KINGSTON TOWNSHIP, LUZERNE COUNTY (WBRE/WYOU) – Dealing with grief is difficult for anyone but especially for children. It’s why an educational dairy farm in northeastern Pennsylvania started a camp for grieving kids to heal. Eyewitness News Reporter Mark Hiller shows us how the camp which originated in 2014 is changing lives.

The Lands at Hillside Farms helps teach a lot of lessons. This week, more than a dozen kids are there learning how to cope with their personal grief. “He passed October 1,” said 12-year-old Ryan Long. The Boca Raton, Florida boy and his siblings Sarah, Jessica and Tommy are mourning the death of a brother.
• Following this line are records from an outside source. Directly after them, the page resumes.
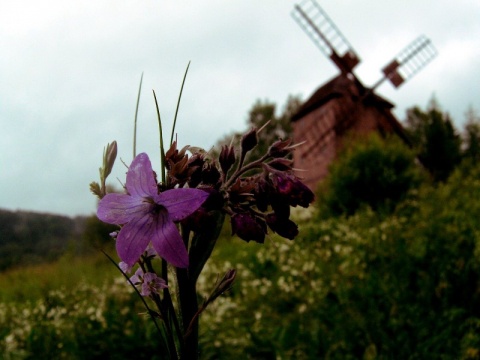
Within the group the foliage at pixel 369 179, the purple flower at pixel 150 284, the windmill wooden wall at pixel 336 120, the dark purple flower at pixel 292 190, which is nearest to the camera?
the purple flower at pixel 150 284

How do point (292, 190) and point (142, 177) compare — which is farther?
point (292, 190)

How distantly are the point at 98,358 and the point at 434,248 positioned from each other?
13.4 feet

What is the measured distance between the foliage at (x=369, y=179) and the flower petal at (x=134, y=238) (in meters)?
13.7

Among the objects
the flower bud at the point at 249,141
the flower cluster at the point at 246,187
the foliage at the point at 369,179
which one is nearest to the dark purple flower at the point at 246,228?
the flower cluster at the point at 246,187

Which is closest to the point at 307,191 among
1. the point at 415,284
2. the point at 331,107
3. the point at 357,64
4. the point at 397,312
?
the point at 397,312

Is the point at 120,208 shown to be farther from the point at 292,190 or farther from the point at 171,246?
the point at 292,190

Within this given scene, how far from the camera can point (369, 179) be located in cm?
1470

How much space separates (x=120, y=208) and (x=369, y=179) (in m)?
14.3

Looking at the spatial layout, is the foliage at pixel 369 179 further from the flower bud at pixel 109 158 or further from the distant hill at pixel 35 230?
the distant hill at pixel 35 230

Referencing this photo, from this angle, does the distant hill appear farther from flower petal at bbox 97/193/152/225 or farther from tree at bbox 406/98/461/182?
flower petal at bbox 97/193/152/225

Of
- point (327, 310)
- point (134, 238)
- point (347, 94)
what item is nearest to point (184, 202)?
point (134, 238)

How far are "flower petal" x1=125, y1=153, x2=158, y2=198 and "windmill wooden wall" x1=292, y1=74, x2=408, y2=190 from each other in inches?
792

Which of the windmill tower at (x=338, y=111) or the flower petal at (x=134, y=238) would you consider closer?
the flower petal at (x=134, y=238)

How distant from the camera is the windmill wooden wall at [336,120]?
2181 centimetres
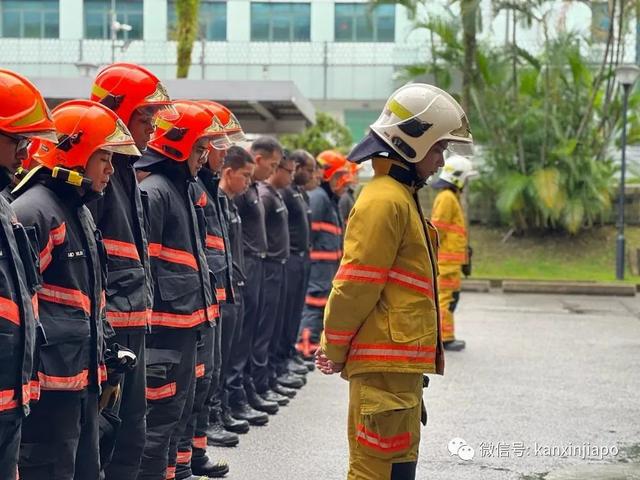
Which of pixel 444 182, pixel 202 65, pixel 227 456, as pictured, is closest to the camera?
pixel 227 456

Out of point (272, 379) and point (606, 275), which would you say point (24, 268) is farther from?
point (606, 275)

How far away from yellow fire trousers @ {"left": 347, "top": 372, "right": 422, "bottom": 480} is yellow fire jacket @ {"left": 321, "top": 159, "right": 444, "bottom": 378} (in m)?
0.08

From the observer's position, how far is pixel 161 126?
608 cm

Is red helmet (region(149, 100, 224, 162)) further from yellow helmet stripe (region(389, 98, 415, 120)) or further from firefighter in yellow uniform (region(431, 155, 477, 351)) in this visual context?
firefighter in yellow uniform (region(431, 155, 477, 351))

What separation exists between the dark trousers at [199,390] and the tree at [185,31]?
629 inches

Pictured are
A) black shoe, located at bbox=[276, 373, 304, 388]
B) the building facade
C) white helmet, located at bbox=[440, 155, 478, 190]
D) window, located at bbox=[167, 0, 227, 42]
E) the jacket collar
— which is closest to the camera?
the jacket collar

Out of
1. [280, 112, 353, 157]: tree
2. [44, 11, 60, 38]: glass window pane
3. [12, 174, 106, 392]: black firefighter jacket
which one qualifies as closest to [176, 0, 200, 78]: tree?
[280, 112, 353, 157]: tree

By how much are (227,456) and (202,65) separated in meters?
31.4

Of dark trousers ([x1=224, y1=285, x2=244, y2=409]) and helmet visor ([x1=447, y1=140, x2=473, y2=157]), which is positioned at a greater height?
helmet visor ([x1=447, y1=140, x2=473, y2=157])

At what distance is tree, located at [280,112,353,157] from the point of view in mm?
27328

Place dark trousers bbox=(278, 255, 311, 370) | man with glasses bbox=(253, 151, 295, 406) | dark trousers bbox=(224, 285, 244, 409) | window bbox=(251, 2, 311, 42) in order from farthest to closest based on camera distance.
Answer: window bbox=(251, 2, 311, 42), dark trousers bbox=(278, 255, 311, 370), man with glasses bbox=(253, 151, 295, 406), dark trousers bbox=(224, 285, 244, 409)

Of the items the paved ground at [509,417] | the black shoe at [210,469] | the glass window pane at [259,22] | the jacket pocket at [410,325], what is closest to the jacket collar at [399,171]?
the jacket pocket at [410,325]

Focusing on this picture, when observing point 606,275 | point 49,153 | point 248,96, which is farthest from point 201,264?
point 606,275

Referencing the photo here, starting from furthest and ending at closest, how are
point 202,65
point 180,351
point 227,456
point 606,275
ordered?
point 202,65, point 606,275, point 227,456, point 180,351
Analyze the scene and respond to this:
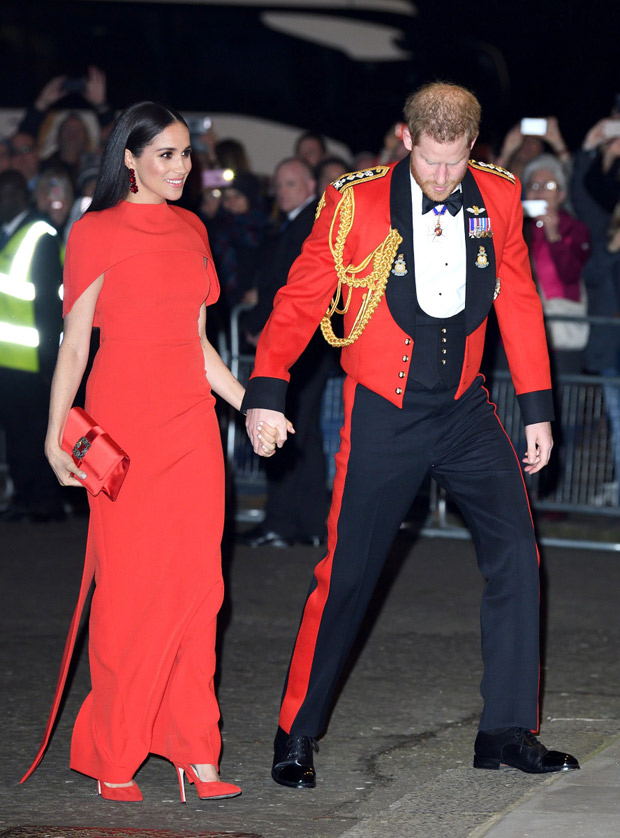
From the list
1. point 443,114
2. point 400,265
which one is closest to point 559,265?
point 400,265

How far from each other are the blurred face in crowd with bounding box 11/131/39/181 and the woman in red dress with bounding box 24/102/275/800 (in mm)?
8753

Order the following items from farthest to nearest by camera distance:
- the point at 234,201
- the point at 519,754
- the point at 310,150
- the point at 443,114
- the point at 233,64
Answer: the point at 233,64 < the point at 310,150 < the point at 234,201 < the point at 519,754 < the point at 443,114

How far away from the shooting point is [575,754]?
4848 mm

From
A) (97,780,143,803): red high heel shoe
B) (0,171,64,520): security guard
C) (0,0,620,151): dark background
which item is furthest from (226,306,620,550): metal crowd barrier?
(0,0,620,151): dark background

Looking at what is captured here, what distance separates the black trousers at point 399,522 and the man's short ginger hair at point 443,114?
759 millimetres

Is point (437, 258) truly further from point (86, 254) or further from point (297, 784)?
point (297, 784)

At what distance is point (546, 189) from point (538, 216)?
8.0 inches

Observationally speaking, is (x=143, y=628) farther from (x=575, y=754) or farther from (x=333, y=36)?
(x=333, y=36)

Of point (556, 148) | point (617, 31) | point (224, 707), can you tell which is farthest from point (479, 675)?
point (617, 31)

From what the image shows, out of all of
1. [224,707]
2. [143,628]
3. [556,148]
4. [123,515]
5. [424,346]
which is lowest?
[224,707]

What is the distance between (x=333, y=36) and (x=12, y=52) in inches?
141

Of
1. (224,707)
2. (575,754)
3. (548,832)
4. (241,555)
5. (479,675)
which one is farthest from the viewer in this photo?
(241,555)

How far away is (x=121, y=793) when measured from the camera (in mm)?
4406

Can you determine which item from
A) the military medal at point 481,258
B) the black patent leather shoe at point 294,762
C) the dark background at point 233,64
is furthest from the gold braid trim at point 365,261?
the dark background at point 233,64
Visiting The Lands allows them to interact with other kids who’ve suffered a similar loss or life-changing ordeal. “It helps because I have somebody to talk to and it helps because I get to deal with the animals and stuff,” he said.
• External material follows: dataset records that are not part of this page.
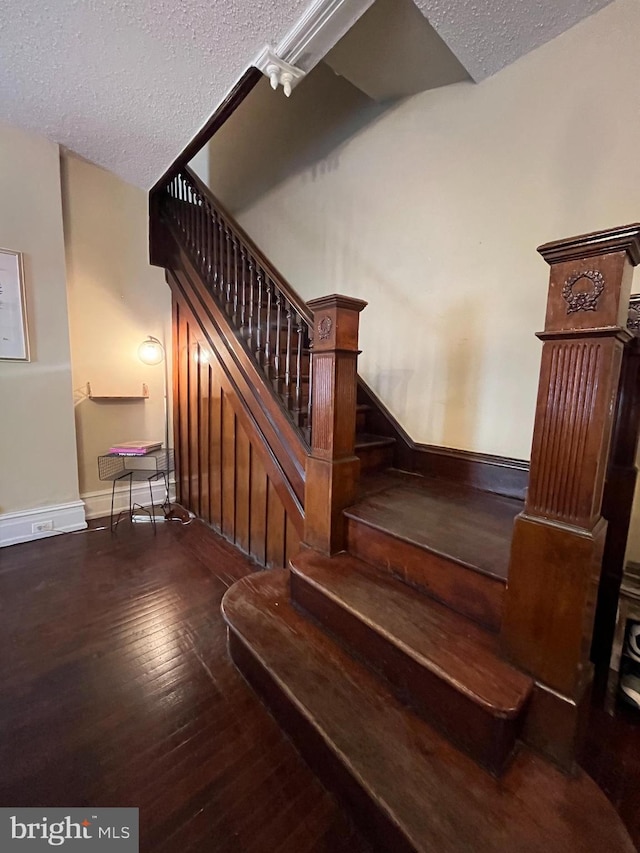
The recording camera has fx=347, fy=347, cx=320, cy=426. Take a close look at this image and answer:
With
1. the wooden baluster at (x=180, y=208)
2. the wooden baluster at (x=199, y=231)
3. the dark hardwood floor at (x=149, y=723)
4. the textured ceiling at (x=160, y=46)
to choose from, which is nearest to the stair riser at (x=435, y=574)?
the dark hardwood floor at (x=149, y=723)

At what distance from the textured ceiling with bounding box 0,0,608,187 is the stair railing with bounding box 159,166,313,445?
0.62 m

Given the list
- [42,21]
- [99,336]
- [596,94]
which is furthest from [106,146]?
[596,94]

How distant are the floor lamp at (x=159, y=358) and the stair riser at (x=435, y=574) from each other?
2223mm

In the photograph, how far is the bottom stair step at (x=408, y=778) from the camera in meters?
0.81

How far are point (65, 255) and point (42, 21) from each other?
1.50 m

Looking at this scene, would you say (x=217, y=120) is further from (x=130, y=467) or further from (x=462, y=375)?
(x=130, y=467)

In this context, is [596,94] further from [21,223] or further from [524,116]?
[21,223]

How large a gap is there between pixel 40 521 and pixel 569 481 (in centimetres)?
337

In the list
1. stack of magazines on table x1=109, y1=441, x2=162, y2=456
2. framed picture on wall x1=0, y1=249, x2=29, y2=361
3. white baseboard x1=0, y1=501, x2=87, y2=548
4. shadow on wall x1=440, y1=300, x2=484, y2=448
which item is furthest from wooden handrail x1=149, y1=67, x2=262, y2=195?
white baseboard x1=0, y1=501, x2=87, y2=548

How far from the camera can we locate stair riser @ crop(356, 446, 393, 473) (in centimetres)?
213

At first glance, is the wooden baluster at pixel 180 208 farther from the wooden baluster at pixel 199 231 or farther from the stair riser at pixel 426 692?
the stair riser at pixel 426 692

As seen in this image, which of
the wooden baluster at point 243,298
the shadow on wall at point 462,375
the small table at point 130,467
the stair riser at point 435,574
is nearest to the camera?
the stair riser at point 435,574

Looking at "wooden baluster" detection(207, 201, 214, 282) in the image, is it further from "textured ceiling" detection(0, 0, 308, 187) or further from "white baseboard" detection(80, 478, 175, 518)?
"white baseboard" detection(80, 478, 175, 518)

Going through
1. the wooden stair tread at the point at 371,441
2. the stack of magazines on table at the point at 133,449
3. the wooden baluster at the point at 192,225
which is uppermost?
the wooden baluster at the point at 192,225
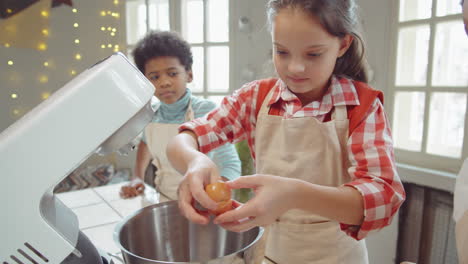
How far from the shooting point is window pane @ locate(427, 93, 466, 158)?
5.43 ft

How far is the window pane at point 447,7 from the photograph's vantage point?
160 centimetres

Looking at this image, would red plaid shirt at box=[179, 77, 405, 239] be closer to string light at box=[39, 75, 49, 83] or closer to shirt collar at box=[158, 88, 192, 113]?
shirt collar at box=[158, 88, 192, 113]

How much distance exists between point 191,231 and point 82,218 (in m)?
0.57

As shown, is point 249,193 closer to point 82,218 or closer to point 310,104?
point 82,218

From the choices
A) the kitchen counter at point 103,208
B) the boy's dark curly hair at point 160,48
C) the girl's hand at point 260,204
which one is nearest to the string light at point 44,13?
the boy's dark curly hair at point 160,48

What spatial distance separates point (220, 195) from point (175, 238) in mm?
238

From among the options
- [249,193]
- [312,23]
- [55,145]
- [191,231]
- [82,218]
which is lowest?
[249,193]

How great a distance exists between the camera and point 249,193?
64.0 inches

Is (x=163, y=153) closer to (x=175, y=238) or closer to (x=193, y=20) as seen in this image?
(x=175, y=238)

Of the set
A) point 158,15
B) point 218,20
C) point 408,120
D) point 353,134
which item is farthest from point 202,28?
point 353,134

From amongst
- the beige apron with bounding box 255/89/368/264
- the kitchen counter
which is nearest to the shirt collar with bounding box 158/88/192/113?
the kitchen counter

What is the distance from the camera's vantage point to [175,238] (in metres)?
0.74

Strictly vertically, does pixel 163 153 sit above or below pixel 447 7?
below

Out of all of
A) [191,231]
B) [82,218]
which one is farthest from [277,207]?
[82,218]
Lindsey Sutton is Director of Education at The Lands at Hillside Farms. “This is a safe and comfortable experience for most of our kids. They can talk to animals. Animals aren’t going to tell your secrets. Animals aren’t going to make fun of you,” she said.
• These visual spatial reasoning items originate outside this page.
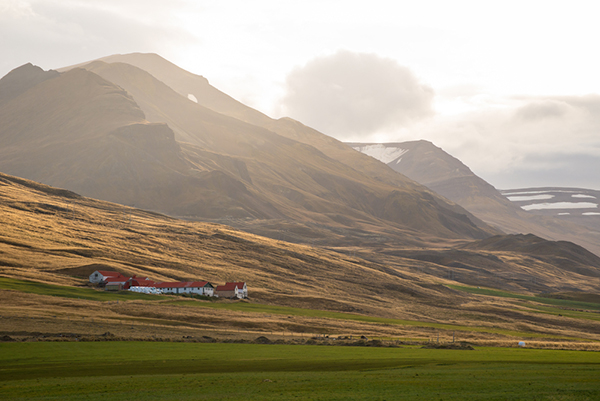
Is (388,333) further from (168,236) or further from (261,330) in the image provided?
(168,236)

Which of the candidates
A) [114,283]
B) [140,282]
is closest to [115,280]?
[114,283]

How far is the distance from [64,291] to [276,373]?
59.7 metres

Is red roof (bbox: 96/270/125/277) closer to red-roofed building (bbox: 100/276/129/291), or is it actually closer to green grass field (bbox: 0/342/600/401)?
red-roofed building (bbox: 100/276/129/291)

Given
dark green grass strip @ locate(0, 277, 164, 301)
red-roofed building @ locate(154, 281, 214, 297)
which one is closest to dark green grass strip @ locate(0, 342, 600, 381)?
dark green grass strip @ locate(0, 277, 164, 301)

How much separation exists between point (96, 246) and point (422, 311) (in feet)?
275

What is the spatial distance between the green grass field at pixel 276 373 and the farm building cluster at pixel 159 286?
164 feet

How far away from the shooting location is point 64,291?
8038 centimetres

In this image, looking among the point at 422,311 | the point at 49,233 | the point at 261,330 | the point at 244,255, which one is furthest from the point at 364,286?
the point at 49,233

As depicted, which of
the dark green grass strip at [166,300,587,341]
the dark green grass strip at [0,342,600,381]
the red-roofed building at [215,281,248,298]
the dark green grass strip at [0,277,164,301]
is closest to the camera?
the dark green grass strip at [0,342,600,381]

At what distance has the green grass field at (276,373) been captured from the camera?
82.9ft

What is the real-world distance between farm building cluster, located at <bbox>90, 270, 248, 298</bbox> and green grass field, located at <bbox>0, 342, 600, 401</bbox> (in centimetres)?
5006

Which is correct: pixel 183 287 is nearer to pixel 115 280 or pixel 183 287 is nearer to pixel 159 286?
pixel 159 286

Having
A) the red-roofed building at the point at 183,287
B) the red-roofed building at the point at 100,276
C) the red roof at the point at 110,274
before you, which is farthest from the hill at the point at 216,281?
the red-roofed building at the point at 183,287

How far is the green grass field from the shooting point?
82.9ft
Mac the horse is the only certified therapy animal currently at The Lands at Hillside Farms but each of these animals whether donkeys or goats or sheep provide in their own way a therapeutic benefit. Ms. Sutton said, “They love unconditionally. They’ll listen to anything you tell them.”

14-year-old grief camp volunteer Gabby Novak was a camper last year. That’s when she moved to northeastern Pennsylvania after being adopted from a central Asia orphanage. Her camp experience has been transformational. “(It) just makes me happy because if I can’t take care of myself, I can’t take care of nobody else around me,” she said.

The interaction with animals and other kids may only be measured in days, but the campers are also taught coping and communication strategies; skills that may last them long after camp becomes a distant memory.

This week’s grief camp at The Lands at Hillside Farms ends on Friday. It’s when campers will plant a memorial garden behind the greenhouse and do a butterfly release. Two more grief camps at The Lands are scheduled this summer.